- _Activity_:
Your answer must hold only the lines below from the line containing "ПЛОЩАДЬ ТРЕУГОЛЬНИКА Вычислите" through the line containing "9/4は串の日でYahoo!", each reproduced exactly.

- _Information_:
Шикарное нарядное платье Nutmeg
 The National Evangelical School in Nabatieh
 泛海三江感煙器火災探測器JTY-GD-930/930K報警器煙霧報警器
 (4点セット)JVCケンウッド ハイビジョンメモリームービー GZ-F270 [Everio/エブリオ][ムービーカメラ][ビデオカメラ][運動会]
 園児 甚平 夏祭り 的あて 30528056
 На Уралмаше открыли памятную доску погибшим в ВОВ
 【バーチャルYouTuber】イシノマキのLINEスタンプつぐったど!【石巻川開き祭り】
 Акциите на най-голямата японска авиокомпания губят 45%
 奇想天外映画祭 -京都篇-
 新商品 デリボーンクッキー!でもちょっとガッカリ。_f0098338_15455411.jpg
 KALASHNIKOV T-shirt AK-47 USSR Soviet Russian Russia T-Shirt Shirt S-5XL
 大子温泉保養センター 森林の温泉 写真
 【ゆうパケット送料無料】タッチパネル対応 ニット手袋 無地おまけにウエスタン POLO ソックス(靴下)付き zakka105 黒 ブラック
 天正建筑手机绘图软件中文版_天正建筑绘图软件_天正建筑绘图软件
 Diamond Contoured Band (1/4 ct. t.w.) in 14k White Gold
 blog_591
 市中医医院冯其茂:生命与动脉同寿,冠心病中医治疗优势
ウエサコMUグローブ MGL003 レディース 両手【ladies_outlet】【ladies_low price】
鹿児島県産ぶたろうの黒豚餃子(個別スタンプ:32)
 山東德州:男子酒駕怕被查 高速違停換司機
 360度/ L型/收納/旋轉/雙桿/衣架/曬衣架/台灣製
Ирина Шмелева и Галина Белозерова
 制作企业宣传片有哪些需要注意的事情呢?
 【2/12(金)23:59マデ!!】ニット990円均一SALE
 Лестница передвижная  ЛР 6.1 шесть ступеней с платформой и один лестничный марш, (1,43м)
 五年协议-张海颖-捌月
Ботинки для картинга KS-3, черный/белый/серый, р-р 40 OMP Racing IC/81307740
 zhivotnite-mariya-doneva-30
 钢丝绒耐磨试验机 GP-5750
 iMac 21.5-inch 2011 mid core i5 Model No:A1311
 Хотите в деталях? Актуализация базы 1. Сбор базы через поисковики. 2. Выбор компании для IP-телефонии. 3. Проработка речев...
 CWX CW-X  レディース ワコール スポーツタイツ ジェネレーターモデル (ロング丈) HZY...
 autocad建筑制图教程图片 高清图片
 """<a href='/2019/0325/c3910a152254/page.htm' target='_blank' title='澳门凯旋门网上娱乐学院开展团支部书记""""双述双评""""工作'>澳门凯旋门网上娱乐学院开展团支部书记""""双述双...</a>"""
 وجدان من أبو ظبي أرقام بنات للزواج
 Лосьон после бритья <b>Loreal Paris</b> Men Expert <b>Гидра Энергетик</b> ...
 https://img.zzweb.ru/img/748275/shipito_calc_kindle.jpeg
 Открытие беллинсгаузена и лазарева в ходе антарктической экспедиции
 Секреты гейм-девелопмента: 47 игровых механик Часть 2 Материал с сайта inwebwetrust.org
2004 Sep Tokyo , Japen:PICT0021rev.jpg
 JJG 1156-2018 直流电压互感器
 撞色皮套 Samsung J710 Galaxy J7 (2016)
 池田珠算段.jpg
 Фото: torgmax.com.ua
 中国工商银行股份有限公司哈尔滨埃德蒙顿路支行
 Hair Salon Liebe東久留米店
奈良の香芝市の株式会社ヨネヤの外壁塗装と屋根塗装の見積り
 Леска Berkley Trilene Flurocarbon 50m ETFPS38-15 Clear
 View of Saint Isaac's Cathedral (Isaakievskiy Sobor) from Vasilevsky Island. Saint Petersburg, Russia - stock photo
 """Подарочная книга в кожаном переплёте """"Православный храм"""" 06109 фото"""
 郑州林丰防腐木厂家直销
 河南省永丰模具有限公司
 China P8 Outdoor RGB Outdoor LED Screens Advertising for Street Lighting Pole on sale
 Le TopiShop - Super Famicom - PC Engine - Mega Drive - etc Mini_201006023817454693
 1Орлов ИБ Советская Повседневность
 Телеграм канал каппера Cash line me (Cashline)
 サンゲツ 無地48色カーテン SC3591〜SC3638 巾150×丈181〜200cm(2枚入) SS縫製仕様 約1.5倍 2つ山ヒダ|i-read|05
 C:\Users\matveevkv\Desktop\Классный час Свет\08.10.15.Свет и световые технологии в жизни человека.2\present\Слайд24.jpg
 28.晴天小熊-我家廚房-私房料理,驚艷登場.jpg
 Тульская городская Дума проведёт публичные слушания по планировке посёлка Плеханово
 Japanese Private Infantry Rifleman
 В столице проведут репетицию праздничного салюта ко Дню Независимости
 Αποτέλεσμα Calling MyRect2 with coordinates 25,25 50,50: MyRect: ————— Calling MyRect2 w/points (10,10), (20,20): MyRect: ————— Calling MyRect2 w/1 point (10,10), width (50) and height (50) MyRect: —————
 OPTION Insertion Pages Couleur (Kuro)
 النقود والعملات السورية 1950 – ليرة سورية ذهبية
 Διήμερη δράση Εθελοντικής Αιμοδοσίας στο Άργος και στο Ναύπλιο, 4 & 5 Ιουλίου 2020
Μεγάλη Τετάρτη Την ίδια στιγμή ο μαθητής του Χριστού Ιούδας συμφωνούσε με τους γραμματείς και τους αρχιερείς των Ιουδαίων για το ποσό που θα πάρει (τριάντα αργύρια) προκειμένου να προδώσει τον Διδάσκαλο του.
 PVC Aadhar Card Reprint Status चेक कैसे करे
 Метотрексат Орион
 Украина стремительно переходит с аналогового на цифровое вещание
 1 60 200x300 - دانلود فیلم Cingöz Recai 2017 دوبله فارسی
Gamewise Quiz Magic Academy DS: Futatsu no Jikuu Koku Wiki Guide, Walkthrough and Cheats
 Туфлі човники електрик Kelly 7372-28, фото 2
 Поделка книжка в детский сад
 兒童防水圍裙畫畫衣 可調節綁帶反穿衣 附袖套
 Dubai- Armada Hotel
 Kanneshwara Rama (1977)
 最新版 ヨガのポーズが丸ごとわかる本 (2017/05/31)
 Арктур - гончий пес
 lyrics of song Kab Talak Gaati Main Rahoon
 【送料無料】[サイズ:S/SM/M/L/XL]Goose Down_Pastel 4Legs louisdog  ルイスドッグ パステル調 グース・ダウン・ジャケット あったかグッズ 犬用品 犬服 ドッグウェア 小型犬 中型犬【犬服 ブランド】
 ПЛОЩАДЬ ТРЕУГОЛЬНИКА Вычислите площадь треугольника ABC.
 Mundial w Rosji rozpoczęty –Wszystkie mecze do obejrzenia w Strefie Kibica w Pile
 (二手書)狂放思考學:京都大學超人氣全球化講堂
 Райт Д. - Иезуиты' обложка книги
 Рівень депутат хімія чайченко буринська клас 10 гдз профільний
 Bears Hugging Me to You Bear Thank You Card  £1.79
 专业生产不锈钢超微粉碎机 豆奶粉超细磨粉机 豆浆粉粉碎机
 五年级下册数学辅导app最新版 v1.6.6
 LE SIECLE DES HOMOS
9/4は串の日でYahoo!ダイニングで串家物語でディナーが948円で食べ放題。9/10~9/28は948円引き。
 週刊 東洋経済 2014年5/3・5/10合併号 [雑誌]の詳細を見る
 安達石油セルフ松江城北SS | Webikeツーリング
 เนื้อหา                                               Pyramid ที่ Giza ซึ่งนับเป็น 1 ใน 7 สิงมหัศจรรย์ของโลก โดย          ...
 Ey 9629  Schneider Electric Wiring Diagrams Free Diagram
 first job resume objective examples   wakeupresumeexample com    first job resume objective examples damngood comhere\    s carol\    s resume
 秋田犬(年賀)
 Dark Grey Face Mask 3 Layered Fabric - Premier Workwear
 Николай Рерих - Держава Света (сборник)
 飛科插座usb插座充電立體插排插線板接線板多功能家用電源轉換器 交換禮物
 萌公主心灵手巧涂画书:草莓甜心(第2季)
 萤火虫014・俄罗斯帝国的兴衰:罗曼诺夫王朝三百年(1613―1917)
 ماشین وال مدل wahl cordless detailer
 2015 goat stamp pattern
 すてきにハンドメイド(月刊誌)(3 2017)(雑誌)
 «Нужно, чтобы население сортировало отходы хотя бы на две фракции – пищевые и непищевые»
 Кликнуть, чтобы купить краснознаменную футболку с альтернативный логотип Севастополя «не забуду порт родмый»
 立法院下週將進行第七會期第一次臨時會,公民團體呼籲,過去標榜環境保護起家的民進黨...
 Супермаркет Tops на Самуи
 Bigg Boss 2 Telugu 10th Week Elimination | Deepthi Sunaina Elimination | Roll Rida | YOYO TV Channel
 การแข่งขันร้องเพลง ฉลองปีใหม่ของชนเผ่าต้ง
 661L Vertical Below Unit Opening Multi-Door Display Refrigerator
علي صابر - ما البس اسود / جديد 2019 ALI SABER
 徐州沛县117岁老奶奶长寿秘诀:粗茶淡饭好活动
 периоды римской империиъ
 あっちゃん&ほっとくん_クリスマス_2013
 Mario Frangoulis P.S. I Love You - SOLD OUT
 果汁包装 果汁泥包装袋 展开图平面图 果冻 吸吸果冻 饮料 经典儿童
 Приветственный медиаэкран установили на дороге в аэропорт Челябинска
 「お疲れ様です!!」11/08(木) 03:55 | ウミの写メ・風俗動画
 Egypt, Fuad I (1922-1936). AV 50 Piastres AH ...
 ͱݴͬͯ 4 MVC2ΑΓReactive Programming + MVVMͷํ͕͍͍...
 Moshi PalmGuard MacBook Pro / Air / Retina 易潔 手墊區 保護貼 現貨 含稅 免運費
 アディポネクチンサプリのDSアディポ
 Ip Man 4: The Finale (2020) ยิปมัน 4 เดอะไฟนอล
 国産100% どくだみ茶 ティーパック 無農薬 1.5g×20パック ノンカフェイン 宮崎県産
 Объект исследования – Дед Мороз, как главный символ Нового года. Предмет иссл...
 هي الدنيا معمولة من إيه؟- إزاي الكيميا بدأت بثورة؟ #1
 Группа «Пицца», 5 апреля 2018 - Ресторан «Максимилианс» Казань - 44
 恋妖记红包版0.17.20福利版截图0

- _Result_:
 ПЛОЩАДЬ ТРЕУГОЛЬНИКА Вычислите площадь треугольника ABC.
 Mundial w Rosji rozpoczęty –Wszystkie mecze do obejrzenia w Strefie Kibica w Pile
 (二手書)狂放思考學:京都大學超人氣全球化講堂
 Райт Д. - Иезуиты' обложка книги
 Рівень депутат хімія чайченко буринська клас 10 гдз профільний
 Bears Hugging Me to You Bear Thank You Card  £1.79
 专业生产不锈钢超微粉碎机 豆奶粉超细磨粉机 豆浆粉粉碎机
 五年级下册数学辅导app最新版 v1.6.6
 LE SIECLE DES HOMOS
9/4は串の日でYahoo!ダイニングで串家物語でディナーが948円で食べ放題。9/10~9/28は948円引き。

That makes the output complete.